Je ne pouvais que prendre note de ces doubles discours ; je pouvais comprendre que le pays qui avait envahi puis colonisé l’Algérie fût détesté et critiqué, mais dans mon esprit il eût fallu pousser la logique jusqu’au bout et ne pas, dans le même mouvement, critiquer la France tout en lui demandant un avantage de l’autre main. Quelle ne fut pas ma stupéfaction d’avoir comme réponse de la part d’un Algérien à qui je demandais s’il était binational : « Non, Excellence, je ne suis pas français, j’ai seulement les papiers » ! Cet aveu ne témoignait visiblement pas d’un amour pour la France, d’un respect de sa culture et de son histoire, d’une adhésion aux valeurs qu’elle portait, mais plutôt d’une conscience bien comprise des avantages que la possession de « papiers français », et donc d’un passeport, offraient pour franchir les frontières plus facilement, sans entraves et à tout moment.

Les exemples furent malheureusement nombreux : tel ministre, qui ne nous cédait rien pour développer l’usage de la langue française, n’hésitait pas à l’issue de l’entretien que j’avais avec lui à me prendre à part, sous le regard de ses collaborateurs (qui faisaient de même avec mes propres collaborateurs) pour demander un « petit service » ; tel ministre désigné l’été 2020 dans le dernier Gouvernement algérien a finalement renoncé à son poste ministériel, préférant garder la nationalité française qu’il possédait et voyait comme pérenne ou comme une assurance de long terme, plutôt qu’avoir une carrière ministérielle, temporaire, celle-ci étant juridiquement, selon la Constitution algérienne, incompatible avec la double nationalité. Tel député FLN obtenait un titre de séjour en France ; tel autre, titulaire de fonctions officielles à l’ambassade, laissait dans nos hôpitaux, à Lille, une ardoise conséquente grâce à l’aide médicale d’État (AME) indûment utilisée.

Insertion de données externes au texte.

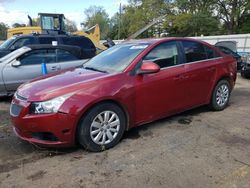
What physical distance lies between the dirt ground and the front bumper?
0.25 m

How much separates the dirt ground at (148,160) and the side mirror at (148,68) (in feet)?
3.48

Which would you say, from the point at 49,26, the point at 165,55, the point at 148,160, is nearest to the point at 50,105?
the point at 148,160

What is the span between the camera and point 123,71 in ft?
14.0

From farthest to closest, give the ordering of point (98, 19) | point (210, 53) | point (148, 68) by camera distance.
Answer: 1. point (98, 19)
2. point (210, 53)
3. point (148, 68)

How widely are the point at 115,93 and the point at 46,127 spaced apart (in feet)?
3.45

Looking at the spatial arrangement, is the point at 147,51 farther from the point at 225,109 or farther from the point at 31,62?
the point at 31,62

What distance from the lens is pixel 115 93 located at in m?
4.01

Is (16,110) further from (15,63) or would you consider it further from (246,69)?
(246,69)

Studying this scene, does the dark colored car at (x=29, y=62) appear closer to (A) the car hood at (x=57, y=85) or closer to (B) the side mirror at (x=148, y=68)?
(A) the car hood at (x=57, y=85)

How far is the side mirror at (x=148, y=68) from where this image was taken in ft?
13.9

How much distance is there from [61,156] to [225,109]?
385cm

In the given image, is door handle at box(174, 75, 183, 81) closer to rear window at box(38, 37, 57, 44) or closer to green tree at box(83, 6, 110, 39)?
rear window at box(38, 37, 57, 44)

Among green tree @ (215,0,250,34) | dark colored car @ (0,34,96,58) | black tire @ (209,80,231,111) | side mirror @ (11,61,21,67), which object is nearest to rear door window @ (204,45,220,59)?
black tire @ (209,80,231,111)

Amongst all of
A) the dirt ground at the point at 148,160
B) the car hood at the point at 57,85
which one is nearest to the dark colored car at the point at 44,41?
the dirt ground at the point at 148,160
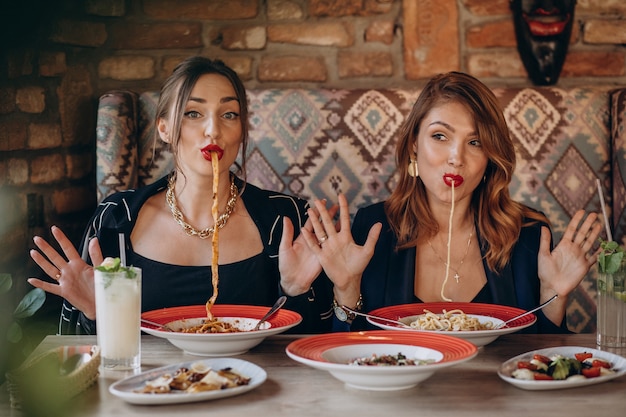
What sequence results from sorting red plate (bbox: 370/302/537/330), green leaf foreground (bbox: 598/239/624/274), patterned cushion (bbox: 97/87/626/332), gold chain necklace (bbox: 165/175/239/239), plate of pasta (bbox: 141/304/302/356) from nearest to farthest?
plate of pasta (bbox: 141/304/302/356)
green leaf foreground (bbox: 598/239/624/274)
red plate (bbox: 370/302/537/330)
gold chain necklace (bbox: 165/175/239/239)
patterned cushion (bbox: 97/87/626/332)

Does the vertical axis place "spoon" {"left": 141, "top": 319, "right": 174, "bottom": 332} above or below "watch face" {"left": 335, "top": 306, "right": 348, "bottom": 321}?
above

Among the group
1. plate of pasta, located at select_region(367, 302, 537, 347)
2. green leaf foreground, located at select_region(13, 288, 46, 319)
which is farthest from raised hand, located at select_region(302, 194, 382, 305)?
green leaf foreground, located at select_region(13, 288, 46, 319)

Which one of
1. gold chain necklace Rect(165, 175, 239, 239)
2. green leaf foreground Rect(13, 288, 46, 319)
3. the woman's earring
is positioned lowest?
green leaf foreground Rect(13, 288, 46, 319)

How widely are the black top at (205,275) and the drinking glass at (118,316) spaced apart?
2.46 ft

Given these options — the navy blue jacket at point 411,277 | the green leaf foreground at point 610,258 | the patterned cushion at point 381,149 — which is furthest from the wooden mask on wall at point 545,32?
the green leaf foreground at point 610,258

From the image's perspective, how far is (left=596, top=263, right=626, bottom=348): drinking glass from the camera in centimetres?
159

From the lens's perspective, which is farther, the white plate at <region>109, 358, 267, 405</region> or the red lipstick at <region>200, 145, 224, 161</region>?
the red lipstick at <region>200, 145, 224, 161</region>

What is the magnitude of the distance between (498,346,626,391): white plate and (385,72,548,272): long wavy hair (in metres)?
0.76

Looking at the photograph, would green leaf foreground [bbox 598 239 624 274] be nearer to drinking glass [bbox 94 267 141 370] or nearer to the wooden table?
the wooden table

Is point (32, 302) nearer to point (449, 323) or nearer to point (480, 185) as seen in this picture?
point (449, 323)

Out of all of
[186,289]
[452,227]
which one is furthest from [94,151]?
[452,227]

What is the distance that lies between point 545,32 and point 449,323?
186cm

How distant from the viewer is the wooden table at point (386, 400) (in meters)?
1.18

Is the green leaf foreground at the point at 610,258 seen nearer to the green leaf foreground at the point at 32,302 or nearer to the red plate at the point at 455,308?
the red plate at the point at 455,308
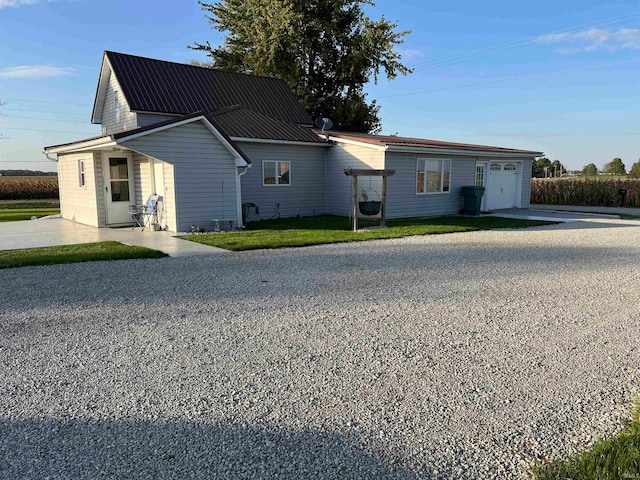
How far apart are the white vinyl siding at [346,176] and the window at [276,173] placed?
5.85 ft

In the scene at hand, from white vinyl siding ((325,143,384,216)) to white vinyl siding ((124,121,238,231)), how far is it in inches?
194

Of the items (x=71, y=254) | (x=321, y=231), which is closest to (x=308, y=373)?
(x=71, y=254)

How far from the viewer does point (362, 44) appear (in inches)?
1135

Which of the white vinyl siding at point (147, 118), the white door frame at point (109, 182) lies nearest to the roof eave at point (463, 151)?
the white door frame at point (109, 182)

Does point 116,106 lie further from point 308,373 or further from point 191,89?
point 308,373

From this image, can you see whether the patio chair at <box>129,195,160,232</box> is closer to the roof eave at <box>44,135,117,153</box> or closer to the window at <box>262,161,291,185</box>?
the roof eave at <box>44,135,117,153</box>

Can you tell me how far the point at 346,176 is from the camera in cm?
1722

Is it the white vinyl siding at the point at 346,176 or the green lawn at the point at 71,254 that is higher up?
the white vinyl siding at the point at 346,176

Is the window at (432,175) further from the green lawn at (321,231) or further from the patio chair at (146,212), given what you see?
the patio chair at (146,212)

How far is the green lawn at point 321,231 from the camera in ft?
35.8

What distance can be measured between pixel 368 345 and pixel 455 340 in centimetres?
85

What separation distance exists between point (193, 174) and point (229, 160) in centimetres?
115

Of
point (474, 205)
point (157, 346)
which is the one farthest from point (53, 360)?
point (474, 205)

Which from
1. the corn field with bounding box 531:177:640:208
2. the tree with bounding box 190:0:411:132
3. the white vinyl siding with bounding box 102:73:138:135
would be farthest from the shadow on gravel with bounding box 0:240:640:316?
the tree with bounding box 190:0:411:132
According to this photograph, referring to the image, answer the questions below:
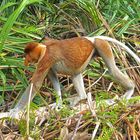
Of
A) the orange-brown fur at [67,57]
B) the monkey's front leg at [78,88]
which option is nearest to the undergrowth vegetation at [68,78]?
the monkey's front leg at [78,88]

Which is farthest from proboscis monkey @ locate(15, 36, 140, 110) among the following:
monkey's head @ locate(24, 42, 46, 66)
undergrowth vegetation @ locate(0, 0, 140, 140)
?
undergrowth vegetation @ locate(0, 0, 140, 140)

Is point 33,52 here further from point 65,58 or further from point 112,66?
point 112,66

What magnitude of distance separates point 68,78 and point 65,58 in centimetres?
114

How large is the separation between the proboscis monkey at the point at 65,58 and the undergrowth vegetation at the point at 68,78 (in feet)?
0.59

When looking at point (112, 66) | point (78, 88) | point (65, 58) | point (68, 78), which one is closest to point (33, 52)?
point (65, 58)

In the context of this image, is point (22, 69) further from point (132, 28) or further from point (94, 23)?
point (132, 28)

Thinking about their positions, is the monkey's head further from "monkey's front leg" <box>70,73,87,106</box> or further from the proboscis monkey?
"monkey's front leg" <box>70,73,87,106</box>

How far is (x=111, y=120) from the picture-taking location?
4.86 m

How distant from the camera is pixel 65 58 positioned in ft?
18.6

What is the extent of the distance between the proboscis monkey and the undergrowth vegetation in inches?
7.1

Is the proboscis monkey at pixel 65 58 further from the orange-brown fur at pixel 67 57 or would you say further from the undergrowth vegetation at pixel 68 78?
the undergrowth vegetation at pixel 68 78

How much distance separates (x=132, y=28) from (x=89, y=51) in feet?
7.54

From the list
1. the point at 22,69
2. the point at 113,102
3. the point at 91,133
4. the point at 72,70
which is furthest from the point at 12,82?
the point at 91,133

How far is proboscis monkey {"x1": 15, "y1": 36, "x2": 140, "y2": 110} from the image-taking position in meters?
5.54
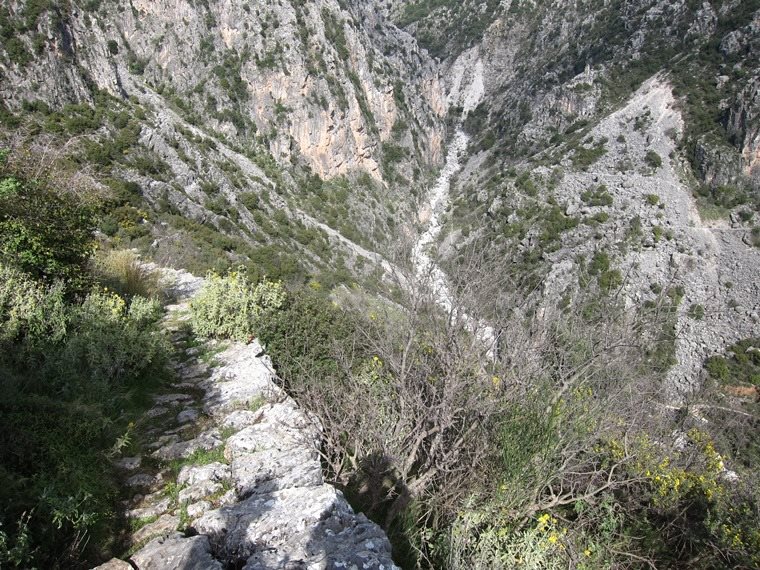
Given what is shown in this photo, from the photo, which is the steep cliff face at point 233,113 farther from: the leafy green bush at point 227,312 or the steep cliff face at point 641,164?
the steep cliff face at point 641,164

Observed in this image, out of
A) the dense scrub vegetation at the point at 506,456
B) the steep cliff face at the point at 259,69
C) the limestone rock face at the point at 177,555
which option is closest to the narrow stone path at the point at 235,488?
the limestone rock face at the point at 177,555

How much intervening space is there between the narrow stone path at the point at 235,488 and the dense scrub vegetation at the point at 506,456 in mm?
479

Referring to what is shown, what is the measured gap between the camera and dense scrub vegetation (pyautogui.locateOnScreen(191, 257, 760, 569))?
3.57 meters

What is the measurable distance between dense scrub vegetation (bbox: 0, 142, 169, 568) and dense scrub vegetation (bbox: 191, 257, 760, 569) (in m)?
1.71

Un exemple de cette contradiction profonde fut celui d’un moudjahid algérien qui publia dans un grand journal un hommage au système éducatif algérien : c’était, selon la lettre ouverte, quasiment le meilleur système éducatif au monde, en tout cas le premier du continent africain, alors qu’en cent trente-deux années la France n’avait rien fait dans ce domaine et cantonné les Algériens dans la misère intellectuelle. Dont acte. Le lendemain, je retrouvai le moudjahid en question à la résidence. Un déjeuner y était prévu de longue date. Nous parlâmes de nombreux sujets d’actualité quand, au moment du café, ce valeureux moudjahid m’expliqua que l’éducation algérienne ne valait rien, que de ce fait son petit-fils avait été inscrit dans un de nos lycées français à l’étranger où l’éducation était bien faite : « Y aurait-il la possibilité, Excellence, d’inscrire à la rentrée prochaine en priorité mon petit-fils au lycée français d’Alger ? »

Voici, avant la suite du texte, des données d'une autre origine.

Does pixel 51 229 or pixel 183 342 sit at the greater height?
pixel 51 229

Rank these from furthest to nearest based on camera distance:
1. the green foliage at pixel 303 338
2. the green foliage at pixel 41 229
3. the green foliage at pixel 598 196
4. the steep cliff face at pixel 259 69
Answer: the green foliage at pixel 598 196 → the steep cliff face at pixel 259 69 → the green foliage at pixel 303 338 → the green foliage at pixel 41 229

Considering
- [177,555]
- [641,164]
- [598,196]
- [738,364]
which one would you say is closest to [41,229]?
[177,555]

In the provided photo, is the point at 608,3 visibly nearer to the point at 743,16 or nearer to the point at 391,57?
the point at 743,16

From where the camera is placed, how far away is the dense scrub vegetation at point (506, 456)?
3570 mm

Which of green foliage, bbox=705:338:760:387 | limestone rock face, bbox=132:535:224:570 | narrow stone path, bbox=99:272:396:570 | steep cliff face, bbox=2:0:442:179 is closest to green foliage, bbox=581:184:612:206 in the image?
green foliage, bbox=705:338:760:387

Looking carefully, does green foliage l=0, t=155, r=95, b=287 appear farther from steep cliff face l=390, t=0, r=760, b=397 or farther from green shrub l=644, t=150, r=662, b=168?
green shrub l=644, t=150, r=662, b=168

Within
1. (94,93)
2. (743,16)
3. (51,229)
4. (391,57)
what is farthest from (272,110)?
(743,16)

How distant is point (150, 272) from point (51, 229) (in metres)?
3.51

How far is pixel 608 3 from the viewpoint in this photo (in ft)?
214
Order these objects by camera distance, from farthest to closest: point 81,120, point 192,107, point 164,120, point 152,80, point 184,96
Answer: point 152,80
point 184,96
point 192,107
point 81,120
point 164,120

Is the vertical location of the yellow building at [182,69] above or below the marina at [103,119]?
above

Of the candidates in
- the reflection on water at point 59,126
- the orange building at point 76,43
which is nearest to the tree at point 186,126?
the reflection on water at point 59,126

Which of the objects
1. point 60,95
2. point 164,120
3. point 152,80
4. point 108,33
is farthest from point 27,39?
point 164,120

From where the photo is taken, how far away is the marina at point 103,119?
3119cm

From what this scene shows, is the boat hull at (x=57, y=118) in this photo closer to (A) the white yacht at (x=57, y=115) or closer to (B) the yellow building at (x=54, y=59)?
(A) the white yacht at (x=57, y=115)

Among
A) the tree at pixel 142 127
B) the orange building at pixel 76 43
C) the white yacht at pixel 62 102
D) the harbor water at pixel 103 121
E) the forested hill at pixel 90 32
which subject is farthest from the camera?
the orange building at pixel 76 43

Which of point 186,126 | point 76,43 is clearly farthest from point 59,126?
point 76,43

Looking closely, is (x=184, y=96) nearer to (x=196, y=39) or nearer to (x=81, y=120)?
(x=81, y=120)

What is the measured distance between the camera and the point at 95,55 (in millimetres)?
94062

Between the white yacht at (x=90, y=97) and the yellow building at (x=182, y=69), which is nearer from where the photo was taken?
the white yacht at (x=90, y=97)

Ces exemples ne font qu’illustrer la contradiction profonde que portent en eux certains Algériens : libre à chacun de critiquer ou détester la France, d’abhorrer notre culture et notre langue, de se plaindre de notre laïcité, de mépriser notre influence dans le monde, ou encore de ne pas partager nos vues sur le « séparatisme islamiste », mais encore faudrait-il être logique et ne pas rechercher simultanément les avantages procurés par notre pays. Quand je le disais, avec parfois un certain franc-parler, on me répondait généralement : « Oh vous savez, il ne faut pas les croire, ils disent cela pour plaire aux islamistes, c’est un fonds de commerce ; en réalité, nous aimons la France et, comme dans un vieux couple, on se déchire quand il faut… »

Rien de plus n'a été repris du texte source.